Corentin Fohlen sillonne, rencontre, dialogue. Il veut voir au-delà des clichés — ce discours surplombant et misérabiliste sur une terre maudite comme autre manière de garder un pays sous sa coupe —, montrer comment le pays avance et se reconstruit. Il photographie aussi les hôtels de luxe construits sur les ruines du tremblement de terre que les touristes qui commencent à affluer, autant les lieux en reconstruction que les guédés ; les pêcheurs comme les mannequins qui défilent à la fashion week.

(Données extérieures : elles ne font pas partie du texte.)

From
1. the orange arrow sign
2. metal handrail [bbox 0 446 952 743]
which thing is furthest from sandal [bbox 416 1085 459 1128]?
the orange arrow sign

Corentin Fohlen montre, dans les paysages, la forme des villes, le déploiement d’une histoire compliquée depuis la découverte de l’île par Christophe Colomb en 1492 : la colonisation française jusqu’à l’indépendance en 1804, l’occupation américaine de 1914 à 1935, la dictature duvaliériste, le tourisme aujourd’hui et le travail des humanitaires dont un Français travaillant pour une ONG internationale dit « qu’au mieux ce qu’il font est inutile, au mieux« .
Ce sont les couleurs primaires qui explosent sur la page, le regard du photographe qui, sans appuyer, dit tout, comme sur cette double page où une fragile et minuscule barque de pêcheur côtoie un mastodonte des mers, le Freedom of the seas venu déverser ses touristes en quête d’authenticité… Haïti aujourd’hui, ce sont ces contrastes et chocs, le bling bling des hôtels et le baroque de la Fête des morts ou, diptyque que le regard du lecteur reconstituera, ces téléphériques qui pour certains acheminent les régimes de bananes, d’autres, quelques pages avant, des touristes au-dessus de la baie de Labadie…

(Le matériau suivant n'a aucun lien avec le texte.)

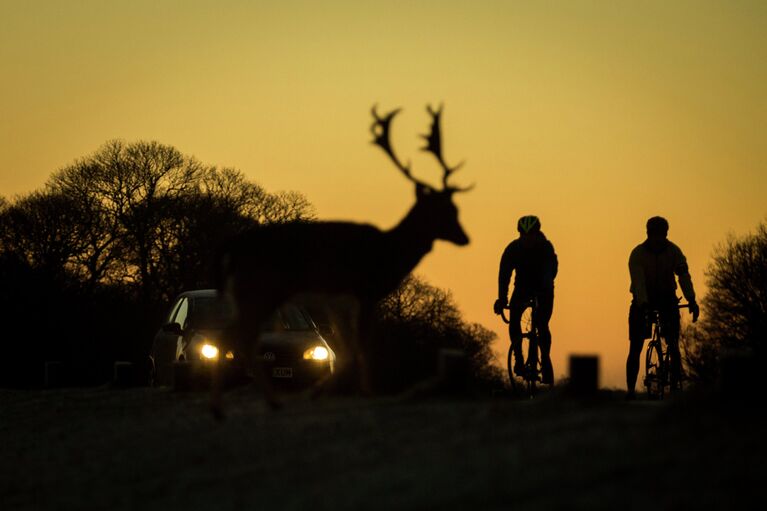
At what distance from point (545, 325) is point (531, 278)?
58 cm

Corentin Fohlen au-delà de la pauvreté, de la corruption toujours mises en avant, capte l’énergie de l’île, sa richesse culturelle, ses paysages insensés. De ces chemins de traverse naît ce livre magnifique et singulier, qui ne se veut pas un état des lieux mais « un état, des lieux », titre de sa dernière partie, déployant les contrastes saisissants d’Haïti et sa beauté parfois née du pire.






Corentin Fohlen, Haïti, éditions Light Motiv, 172 p.. 35 € — Feuilleter le livre
Prix AFD/Libération 2016 du meilleur reportage photo.